Entrepreneurs need to be adept at communicating their ideas to large groups of people and forging links within the business community that helps their firm grow. This method of promotion is known as ‘networking’, and is seen as a low cost method of increasing sales and growth.


Individuals generally act in their own self-interest, but entrepreneurs need to develop mutually beneficial relationships with other entrepreneurs for all kinds of reasons. Knowing the right people, understanding how you may be able to help them, and identifying how they could help you, is the essence of modern networking.


Business owners and service providers attend ‘networking events.’ These are essentially large social gatherings of businesspeople, brought together to listen to a prominent speaker, promote their business and share ideas. During the COVID-19 pandemic, real world events were replaced with virtual events. Prominent social networking sites for businesses, such as LinkedIn, offer a hybrid solution for entrepreneurs to enhance their status online and connect with other business owners in the real world.


Networking also enables entrepreneurs to keep abreast of any industry-specific developments or expose themselves to ideas and concepts they hadn’t considered before.


How good an entrepreneur is at networking is dependent on how outgoing they are, how they hold a conversation and how well they listen to those around them. It’s hard to judge in figures and statistics how much networking affects the performance of a business, but it certainly doesn’t hinder it.


  1. Raising finance

There comes a time when an entrepreneur needs to raise money – also called ‘capital’ (the cash that a business needs to keep trading) – in order to either grow their business, or merely sustain it during troubled times.


Start-up businesses have a limited trading history. It can often be difficult for entrepreneurs to attract investment or borrow money from traditional sources, so an entrepreneur’s ability to raise finance and attract investment, especially early on in a start-up’s life, can often mean the difference between a business succeeding or failing, stagnating or growing, and being left behind by its competitors or becoming a trendsetter itself.


If an entrepreneur’s idea is good enough, sells well, and there’s no sign of orders slowing down, they’ll often ask private investors for money to expand their business, to meet the demand from their clients.
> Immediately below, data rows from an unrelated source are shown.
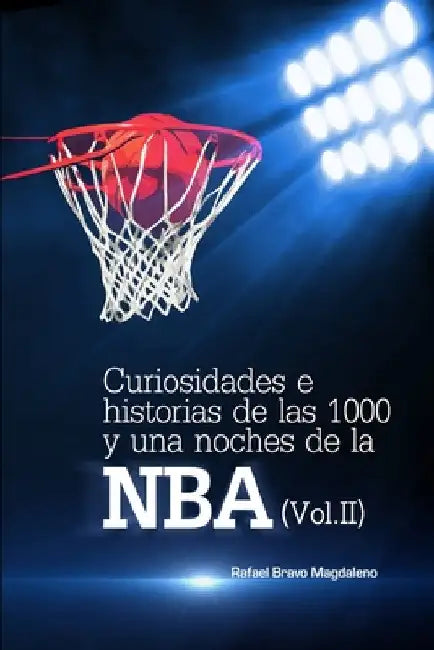 Curiosidades e historias de las 1000 y una noches de la NBA (Vol.II) by Bravo Magdaleno, Rafael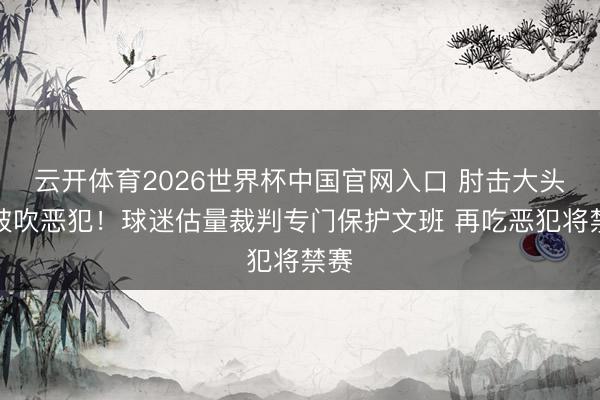 云开体育2026世界杯中国官网入口 肘击大头未被吹恶犯!球迷估量裁判专门保护文班 再吃恶犯将禁赛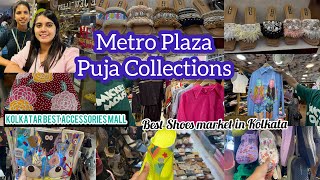 Metro Plaza Kolkata Puja collections 2023  Kolkata Best Shoes  Best Accessories in Kolkata [upl. by Neely]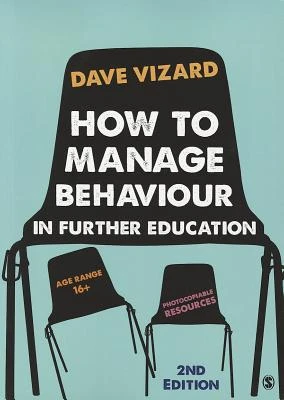 How to Manage Behaviour in Further Education – Vizard – boek cover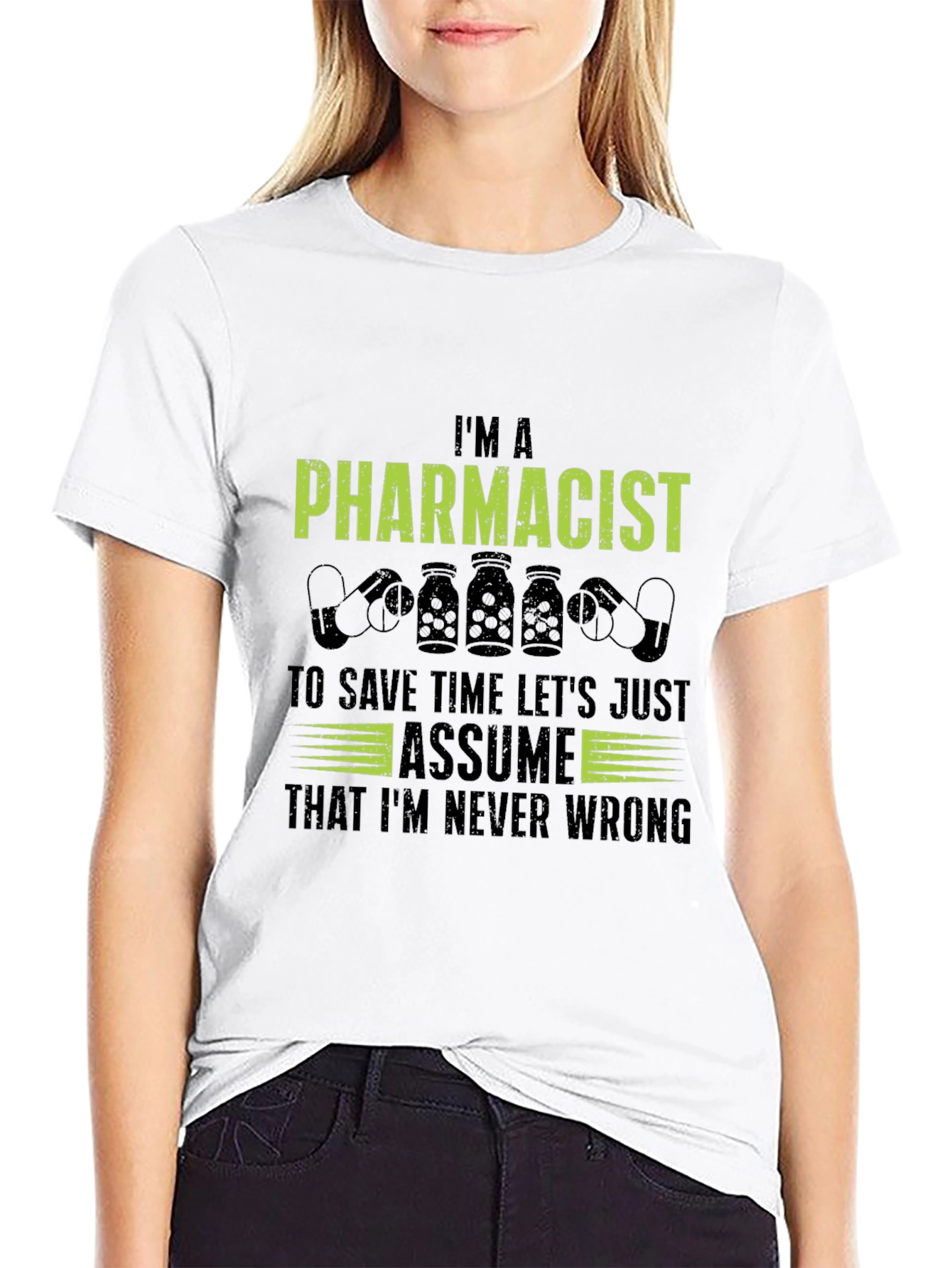 Im A Pharmacist T-Shirt - Never Wrong Tee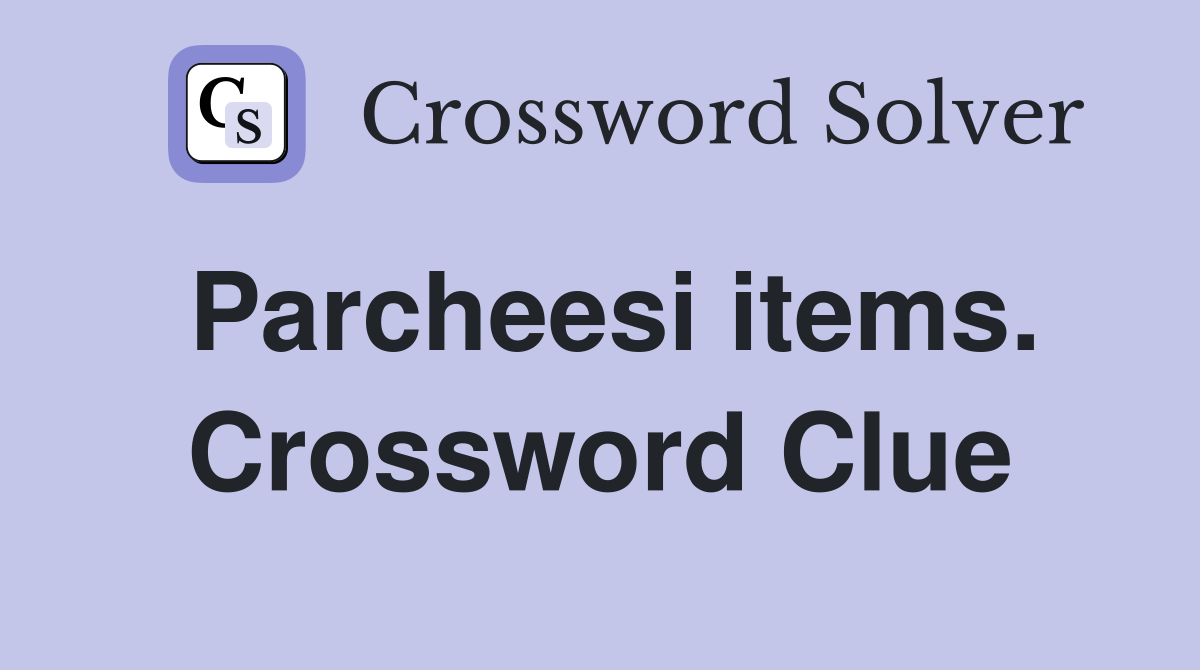 Parcheesi items. Crossword Clue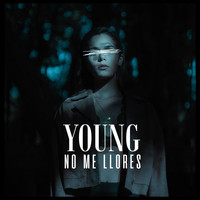 Young - No Me Llores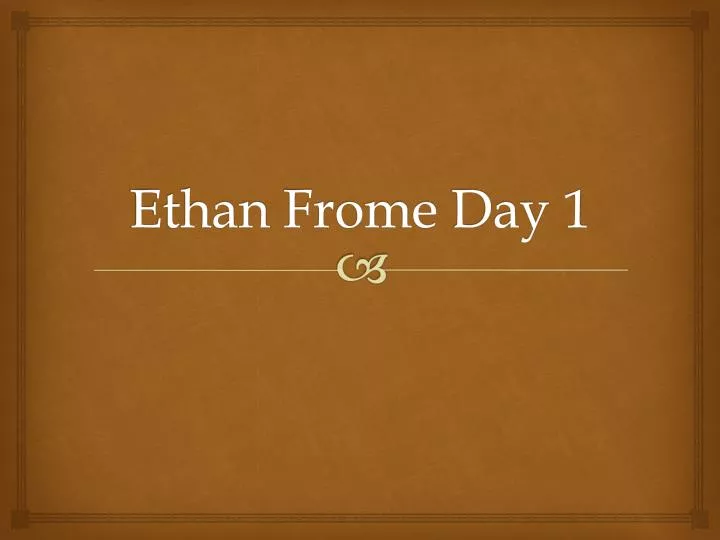 ethan frome day 1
If the business is profitable enough, investors may ask for a share in the business, and provide advice to entrepreneurs on how to grow their company. This is called ‘venture capitalism’.


Entrepreneurs can also raise money through standard channels available to the public, such as bank loans and private lending.


More recently, websites such as Kickstarter and GoFundMe have introduced the concept of ‘crowdfunding’, where large groups of people give money directly to a start-up to get the business off the ground.



  1. Conclusion


Entrepreneurs are the lifeblood of the British economy. Running your own business can be an incredibly rewarding experience, but there is a lot to consider from both a legal and commercial perspective. The advice and information provided in this video will stand you in good stead if you decide to start your own company, or operate as a sole trader.


Thank you for taking the Introduction to Entrepreneurship course, and good luck in your future endeavours!